WHAT NEEDS TO BE DONE - From the line containing "Going by where each sits vertically, which of" to the end of the data, retype every line exactly and nothing else. Drop the pictures.
——
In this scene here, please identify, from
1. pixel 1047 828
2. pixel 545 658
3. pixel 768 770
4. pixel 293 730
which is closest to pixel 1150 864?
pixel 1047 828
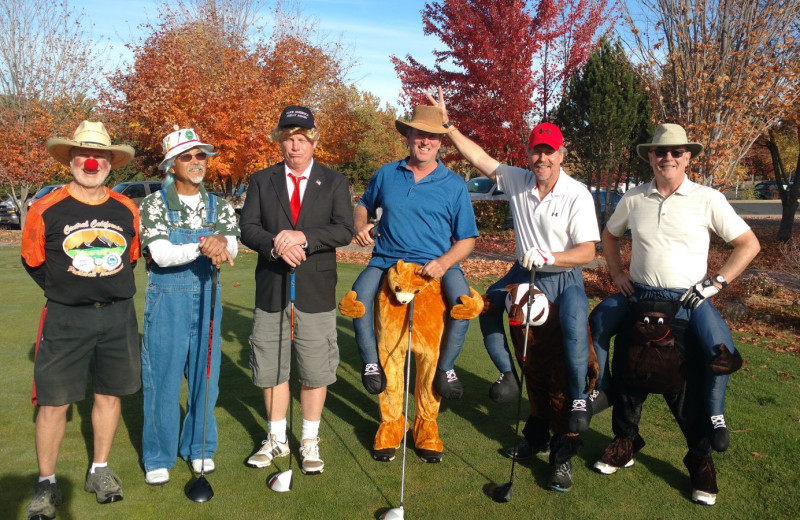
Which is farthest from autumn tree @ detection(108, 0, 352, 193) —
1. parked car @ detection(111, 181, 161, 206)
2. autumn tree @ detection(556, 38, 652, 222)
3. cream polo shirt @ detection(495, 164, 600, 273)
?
cream polo shirt @ detection(495, 164, 600, 273)

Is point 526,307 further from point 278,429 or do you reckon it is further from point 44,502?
point 44,502

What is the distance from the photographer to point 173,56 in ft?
61.6

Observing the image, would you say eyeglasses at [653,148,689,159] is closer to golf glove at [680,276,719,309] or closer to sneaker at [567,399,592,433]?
golf glove at [680,276,719,309]

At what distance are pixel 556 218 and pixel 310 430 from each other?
2.03m

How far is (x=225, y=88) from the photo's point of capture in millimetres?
17391

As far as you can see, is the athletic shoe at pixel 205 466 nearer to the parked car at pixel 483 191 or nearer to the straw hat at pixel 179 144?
the straw hat at pixel 179 144

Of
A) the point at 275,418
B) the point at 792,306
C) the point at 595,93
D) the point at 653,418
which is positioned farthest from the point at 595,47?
the point at 275,418

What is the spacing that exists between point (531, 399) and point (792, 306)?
7.00 meters

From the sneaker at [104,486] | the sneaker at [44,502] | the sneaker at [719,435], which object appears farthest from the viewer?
the sneaker at [719,435]

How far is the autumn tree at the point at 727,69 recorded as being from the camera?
1000 cm

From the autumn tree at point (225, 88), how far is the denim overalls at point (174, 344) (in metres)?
12.6

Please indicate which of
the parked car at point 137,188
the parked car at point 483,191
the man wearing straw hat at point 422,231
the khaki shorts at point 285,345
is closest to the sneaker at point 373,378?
the man wearing straw hat at point 422,231

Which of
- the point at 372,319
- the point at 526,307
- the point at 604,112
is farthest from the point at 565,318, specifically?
the point at 604,112

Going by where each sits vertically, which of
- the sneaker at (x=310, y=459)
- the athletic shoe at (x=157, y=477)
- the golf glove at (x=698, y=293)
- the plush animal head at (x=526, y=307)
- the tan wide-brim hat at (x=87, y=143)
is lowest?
the athletic shoe at (x=157, y=477)
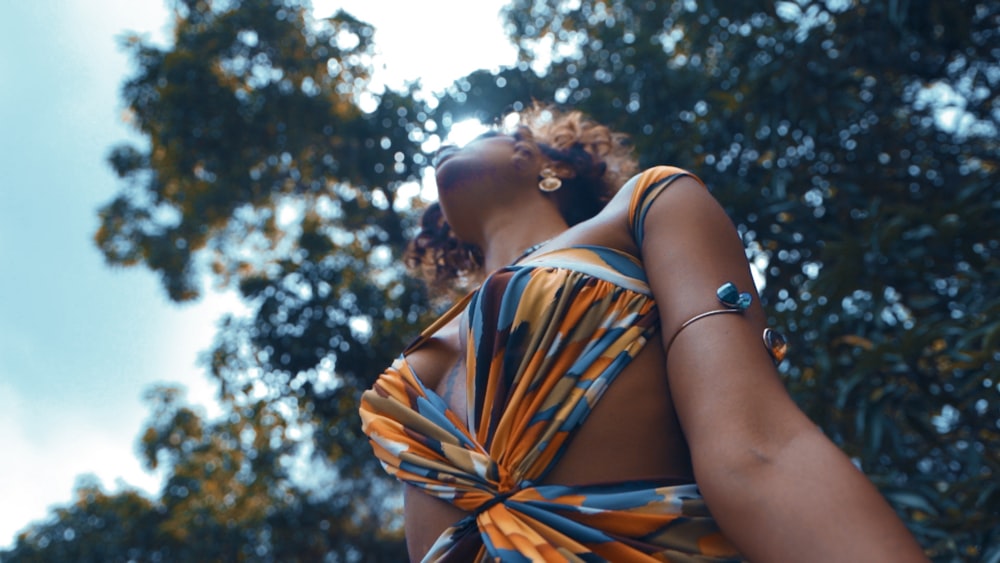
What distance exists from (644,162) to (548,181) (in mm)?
3394

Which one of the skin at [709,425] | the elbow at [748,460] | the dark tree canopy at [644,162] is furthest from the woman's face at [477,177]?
the dark tree canopy at [644,162]

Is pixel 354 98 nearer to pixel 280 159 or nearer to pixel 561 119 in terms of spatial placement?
pixel 280 159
——
EXERCISE RESULT -
Going by where each sits vertically, which of
- the sneaker at (x=310, y=459)
- the athletic shoe at (x=157, y=477)
- the golf glove at (x=698, y=293)
- the plush animal head at (x=526, y=307)
- the tan wide-brim hat at (x=87, y=143)
is lowest?
the athletic shoe at (x=157, y=477)
What distance exists from (644,162) to (548,181) (in mm)?
3394

Which one of the skin at [709,425] | the elbow at [748,460] | the dark tree canopy at [644,162] is furthest from the woman's face at [477,177]?
the dark tree canopy at [644,162]

Is pixel 354 98 nearer to pixel 280 159 or nearer to pixel 561 119 in terms of spatial placement?
pixel 280 159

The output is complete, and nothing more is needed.